Il lavoro di Nan Goldin è strettamente legato alla sua vita personale, come se fosse un diario, ha scritto il New York Times. Le sue immagini hanno raccontato momenti privati di amici e persone che frequentava attraverso uno stile intimo e diretto, seguendoli nei bar, nelle camere da letto, nelle strade. Tra loro prostitute, travestiti, drogati, persone emarginate dalla società, ma tutte con un rapporto personale con la fotografa.
Goldin non ha mai frequentato una vera scuola di fotografia; il suo sguardo è sbocciato quando frequentava il liceo nel Massachusetts e ha cominciato a fotografare se stessa e le persone che conosceva. “Non ho avuto un’educazione formale, ma la scuola mi ha insegnato a stare in relazione con le persone”, racconta l’artista. E a quindici anni ebbe la sua prima mostra, a Boston, con un lavoro dedicato alle drag queens che frequentava in quel periodo.

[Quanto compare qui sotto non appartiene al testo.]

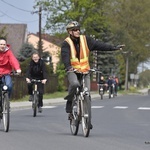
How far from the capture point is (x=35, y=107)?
1831cm

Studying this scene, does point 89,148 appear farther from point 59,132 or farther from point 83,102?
point 59,132

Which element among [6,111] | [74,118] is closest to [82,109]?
[74,118]

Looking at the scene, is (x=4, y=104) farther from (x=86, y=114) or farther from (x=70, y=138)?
(x=86, y=114)

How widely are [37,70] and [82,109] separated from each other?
6751 mm

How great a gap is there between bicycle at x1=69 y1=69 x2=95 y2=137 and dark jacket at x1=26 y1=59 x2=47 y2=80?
6.17 meters

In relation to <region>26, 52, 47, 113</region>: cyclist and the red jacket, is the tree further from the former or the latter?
the red jacket

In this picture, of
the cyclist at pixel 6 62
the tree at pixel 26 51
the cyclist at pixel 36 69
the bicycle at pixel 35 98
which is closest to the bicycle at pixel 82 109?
the cyclist at pixel 6 62

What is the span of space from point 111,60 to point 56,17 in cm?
1712

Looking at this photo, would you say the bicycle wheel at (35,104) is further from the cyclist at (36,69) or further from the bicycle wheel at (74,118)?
the bicycle wheel at (74,118)

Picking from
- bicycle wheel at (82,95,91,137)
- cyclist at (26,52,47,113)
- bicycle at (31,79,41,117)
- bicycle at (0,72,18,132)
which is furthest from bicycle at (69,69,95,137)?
bicycle at (31,79,41,117)

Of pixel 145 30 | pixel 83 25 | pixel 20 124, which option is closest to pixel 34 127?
pixel 20 124

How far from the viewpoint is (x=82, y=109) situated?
37.4 feet

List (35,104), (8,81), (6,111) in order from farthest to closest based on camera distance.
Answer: (35,104) → (8,81) → (6,111)

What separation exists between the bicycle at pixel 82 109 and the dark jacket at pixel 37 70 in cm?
617
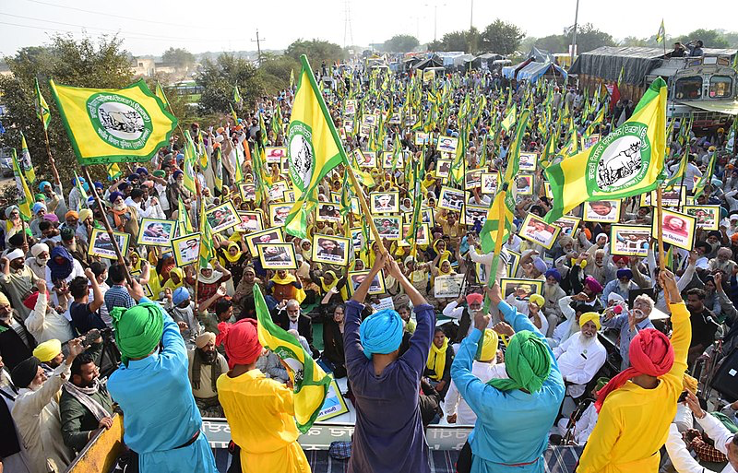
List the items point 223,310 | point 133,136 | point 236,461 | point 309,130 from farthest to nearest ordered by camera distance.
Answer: point 223,310
point 133,136
point 309,130
point 236,461

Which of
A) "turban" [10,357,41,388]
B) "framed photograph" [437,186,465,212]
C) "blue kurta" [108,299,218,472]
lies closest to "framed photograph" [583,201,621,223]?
"framed photograph" [437,186,465,212]

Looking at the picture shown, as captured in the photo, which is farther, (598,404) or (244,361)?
(598,404)

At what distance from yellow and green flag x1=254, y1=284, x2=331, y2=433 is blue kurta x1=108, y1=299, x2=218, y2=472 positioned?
51 cm

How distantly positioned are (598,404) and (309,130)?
8.58 ft

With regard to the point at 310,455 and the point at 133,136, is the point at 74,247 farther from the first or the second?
the point at 310,455

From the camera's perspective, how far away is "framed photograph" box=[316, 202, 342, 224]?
8262 millimetres

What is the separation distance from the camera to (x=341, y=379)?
5961 mm

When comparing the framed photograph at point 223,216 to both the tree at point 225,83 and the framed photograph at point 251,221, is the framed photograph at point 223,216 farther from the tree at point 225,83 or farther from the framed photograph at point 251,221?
the tree at point 225,83

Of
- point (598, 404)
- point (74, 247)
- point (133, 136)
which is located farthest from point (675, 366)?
point (74, 247)

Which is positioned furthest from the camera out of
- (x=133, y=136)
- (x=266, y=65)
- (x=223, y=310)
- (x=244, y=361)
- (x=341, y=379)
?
(x=266, y=65)

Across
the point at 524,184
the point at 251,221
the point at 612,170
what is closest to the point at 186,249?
the point at 251,221

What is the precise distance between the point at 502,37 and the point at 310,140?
73.3 m

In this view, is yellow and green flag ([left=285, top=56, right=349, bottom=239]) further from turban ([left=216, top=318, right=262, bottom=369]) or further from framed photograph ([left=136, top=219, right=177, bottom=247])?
framed photograph ([left=136, top=219, right=177, bottom=247])

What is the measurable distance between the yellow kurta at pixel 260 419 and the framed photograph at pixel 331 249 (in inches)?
151
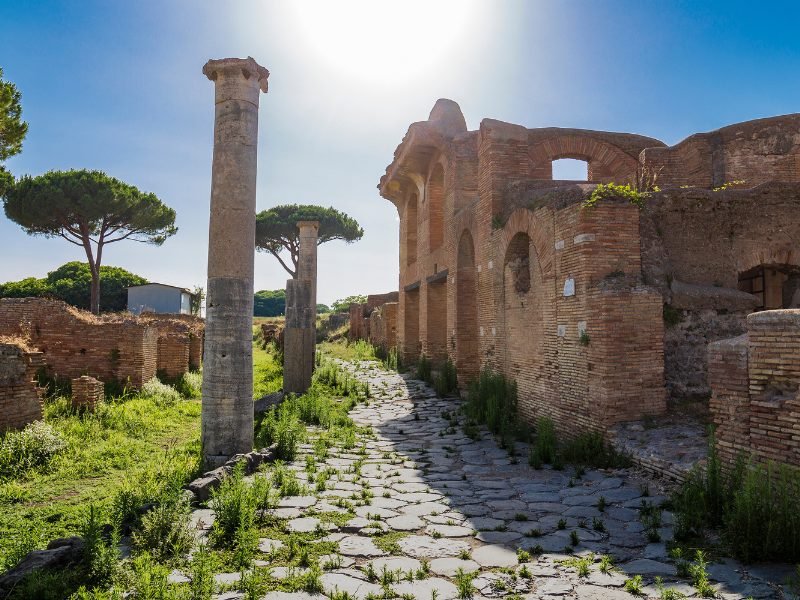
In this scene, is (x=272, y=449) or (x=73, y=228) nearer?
(x=272, y=449)

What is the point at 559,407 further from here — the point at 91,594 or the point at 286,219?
the point at 286,219

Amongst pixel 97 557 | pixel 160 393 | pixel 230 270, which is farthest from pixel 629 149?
pixel 97 557

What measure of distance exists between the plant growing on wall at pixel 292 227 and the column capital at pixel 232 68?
2913cm

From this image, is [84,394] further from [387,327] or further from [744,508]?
[387,327]

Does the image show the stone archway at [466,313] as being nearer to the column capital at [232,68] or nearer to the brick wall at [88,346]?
the brick wall at [88,346]

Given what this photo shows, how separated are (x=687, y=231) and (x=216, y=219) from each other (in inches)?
217

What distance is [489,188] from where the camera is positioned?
9.52 metres

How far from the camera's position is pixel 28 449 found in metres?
5.84

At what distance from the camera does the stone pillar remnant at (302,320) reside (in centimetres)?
1098

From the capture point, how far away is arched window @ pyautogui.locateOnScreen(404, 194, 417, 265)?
686 inches

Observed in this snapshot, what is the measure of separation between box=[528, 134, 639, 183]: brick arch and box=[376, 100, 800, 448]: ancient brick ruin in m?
1.23

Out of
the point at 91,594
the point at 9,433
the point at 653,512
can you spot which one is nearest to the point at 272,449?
the point at 9,433

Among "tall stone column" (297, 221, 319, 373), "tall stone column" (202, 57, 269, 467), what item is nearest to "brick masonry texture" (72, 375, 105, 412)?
"tall stone column" (202, 57, 269, 467)

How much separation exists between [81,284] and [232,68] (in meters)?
31.5
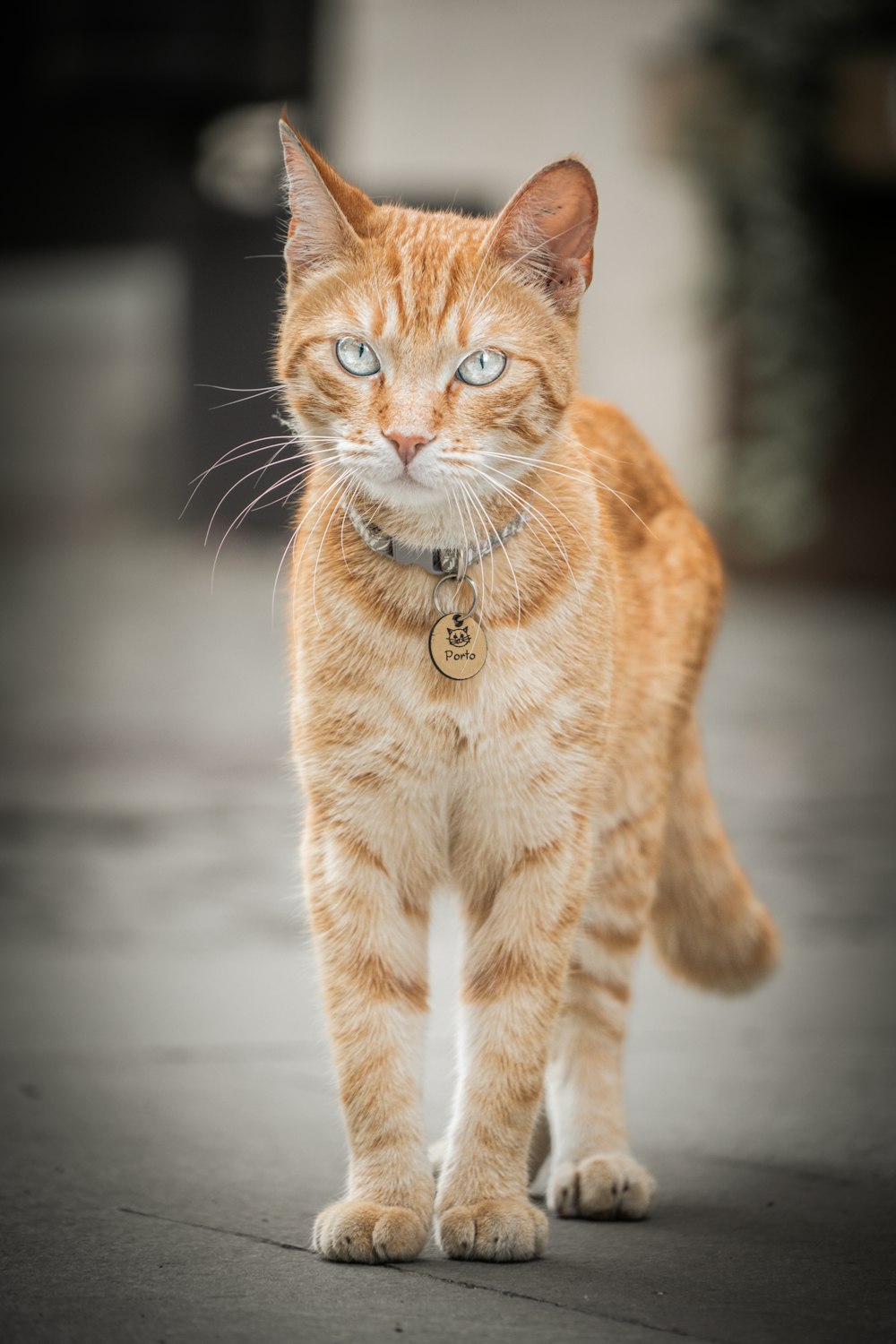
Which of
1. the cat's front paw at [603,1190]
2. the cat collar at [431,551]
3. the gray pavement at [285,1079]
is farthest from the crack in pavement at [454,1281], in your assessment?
the cat collar at [431,551]

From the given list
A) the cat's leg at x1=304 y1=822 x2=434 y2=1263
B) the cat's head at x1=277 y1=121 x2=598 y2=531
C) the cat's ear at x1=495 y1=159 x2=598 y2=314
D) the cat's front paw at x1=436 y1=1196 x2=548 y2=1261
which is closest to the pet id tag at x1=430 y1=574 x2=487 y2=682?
the cat's head at x1=277 y1=121 x2=598 y2=531

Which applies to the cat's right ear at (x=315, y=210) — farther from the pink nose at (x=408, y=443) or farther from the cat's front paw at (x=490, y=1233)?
the cat's front paw at (x=490, y=1233)

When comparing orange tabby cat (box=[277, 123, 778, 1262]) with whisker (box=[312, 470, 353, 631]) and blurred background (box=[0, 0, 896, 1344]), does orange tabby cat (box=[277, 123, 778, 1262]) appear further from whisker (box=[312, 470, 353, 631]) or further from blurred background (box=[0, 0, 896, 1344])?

La galleria Guido Costa Projects di Torino ospita, fino al 24 ottobre 2015, una mostra che parte da queste prime immagini, scattate all’inizio degli anni settanta, fino a quelle che l’autrice ha realizzato nell’arco di trent’anni, tra cui molte inedite.
Per la scelta dei soggetti, Goldin fu paragonata a Diane Arbus, ma a questa considerazione l’artista risponde che a differenza di Arbus, che ha ritratto le drag queen come uomini, lei ha sempre cercato di rispettarle: “Non sono uomini e nemmeno donne, sono un’altra specie”, afferma.
Il suo sguardo dall’interno ha dato vita a un nuovo genere fotografico, ha scritto la giornalista statunitense Lynne Tillman: “Le sue immagini sono lo specchio di se stessa e del mondo in cui ha vissuto”.